I wish I could introduce you to Christina. I met her last year and she works for a company here in Manhattan that sells high quality linens around the world. She told me that she had just returned from a sales call in Italy. Now, how do you spend money on airline tickets and hotels just to sell some linens and expect to make a profit? I was really confused.
Here was her answer. She said, “We know who our customers are and what they want. We also know who we are and what we do. We don’t serve everyone, only the very wealthy. In fact, we are very carful who we will even talk to because we can’t waste our time and money. We have to be really good at disqualifying our prospects. We only work for those who want the very highest quality in linens.”
She said, “Before I flew to Italy, I talked to her people and set a time to meet. When I arrived I waited about an hour on this lady. She looked through all my samples and placed an order for $1,000,000. And there is more to do later.
I was in shock! This really expanded my mind of what was possible. Do you think Christina defends her pricing? No, she just knows who she is and what she does. She knows what her clients want and her focus is on them.
You get your energy from focusing on your clients. Don’t focus on your competition. However, not everybody is your client. Disqualify those people who are only making decisions based on price if you are more expensive. If you win their business, all you have to look forward to is losing it when a cheaper price comes along, and believe me it will.
I had a client tell me he liked doing business with us because of how we responded when there was a problem. He was willing to pay more. I also refused to give a builder a price to insulate his next house because every fifth or sixth house he framed he gave it to the competition.
I had spent three or four hours of my afternoon making sure that our crew had what they needed so this builder could get his framing inspection. I made a trip to Home Depot, paid double for some R=30 batts, shoved them in the back seat of my car and took care of him. We finished in time and he got his framing inspection and sheet rocked the next day.

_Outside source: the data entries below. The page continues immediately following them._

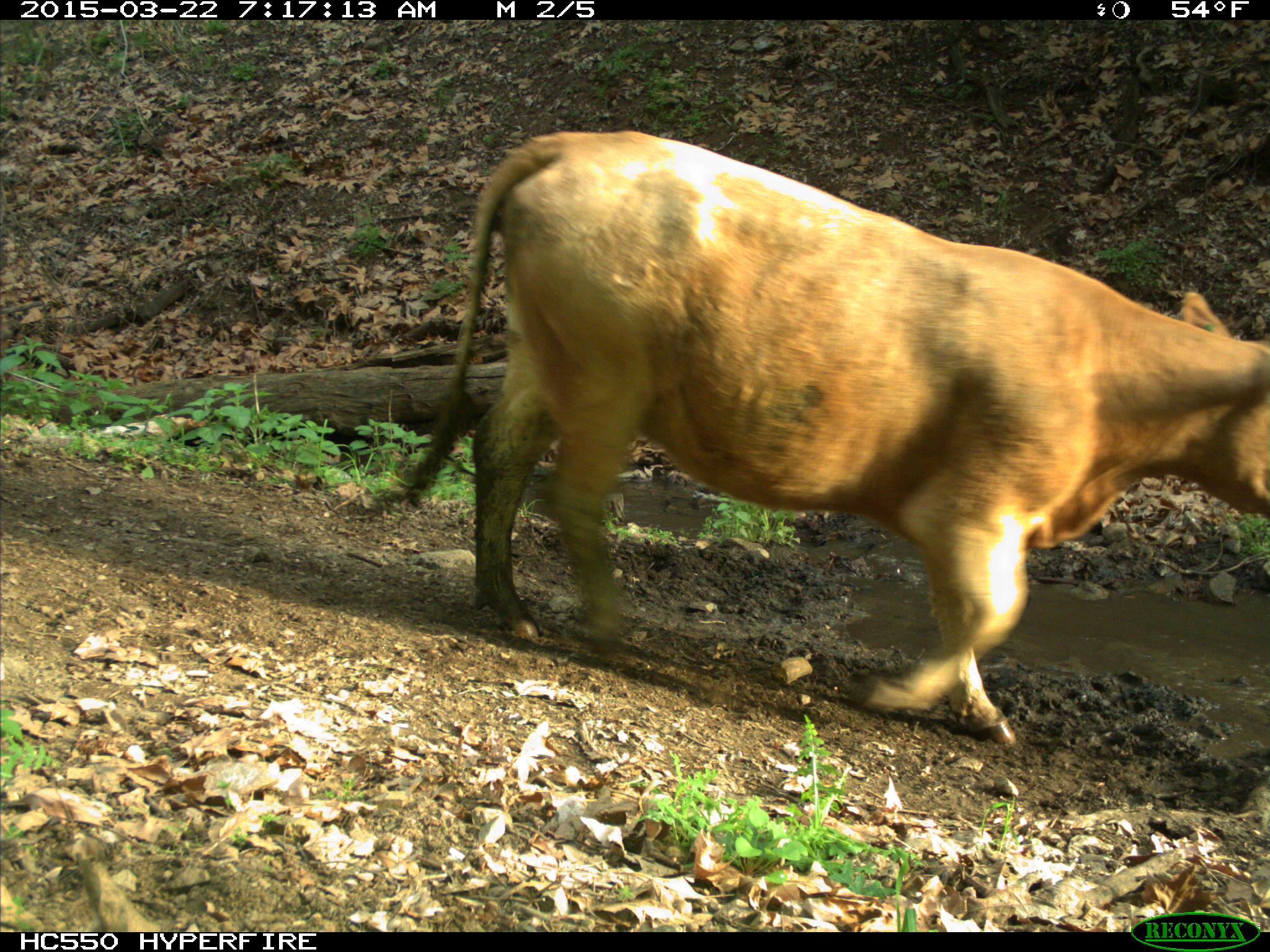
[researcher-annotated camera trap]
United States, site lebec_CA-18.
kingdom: Animalia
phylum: Chordata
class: Mammalia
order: Artiodactyla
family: Bovidae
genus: Bos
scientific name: Bos taurus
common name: domestic cow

To my frustration, he gave the next house to the competition with no explanation as to why after I had emailed him the quote. So on the next house when he asked for a quote, I said “no.” I said, “You know what we charge. If you want me to insulate it, I’ll be happy to tell you what it costs. If there is a problem we can talk. You know that each house is about $1,500 to $1,700 because we’ve done 40 or 50 of them.
I also told him that this is NOT the kind of relationship that I wanted. I want to build trusting relationships with builders, serve them and do a great job and not have to worry about clients shopping around and changing suppliers over money. I can’t be the cheapest every time. There is always somebody willing to do it for less and it’s not me. So please use the other guy if you want, or use me if you want, but I’m not going to place myself in a competitive situation every time.
He used the other guy that time and then he gave me the next house and I never had another problem with him again.
What’s the lesson. Establish healthy boundaries for yourself and learn how to say “no” to prospects who don’t qualify. Sales is about asking not telling. You have to ask a lot of questions to determine if it even makes sense to do a presentation. After all, it may not.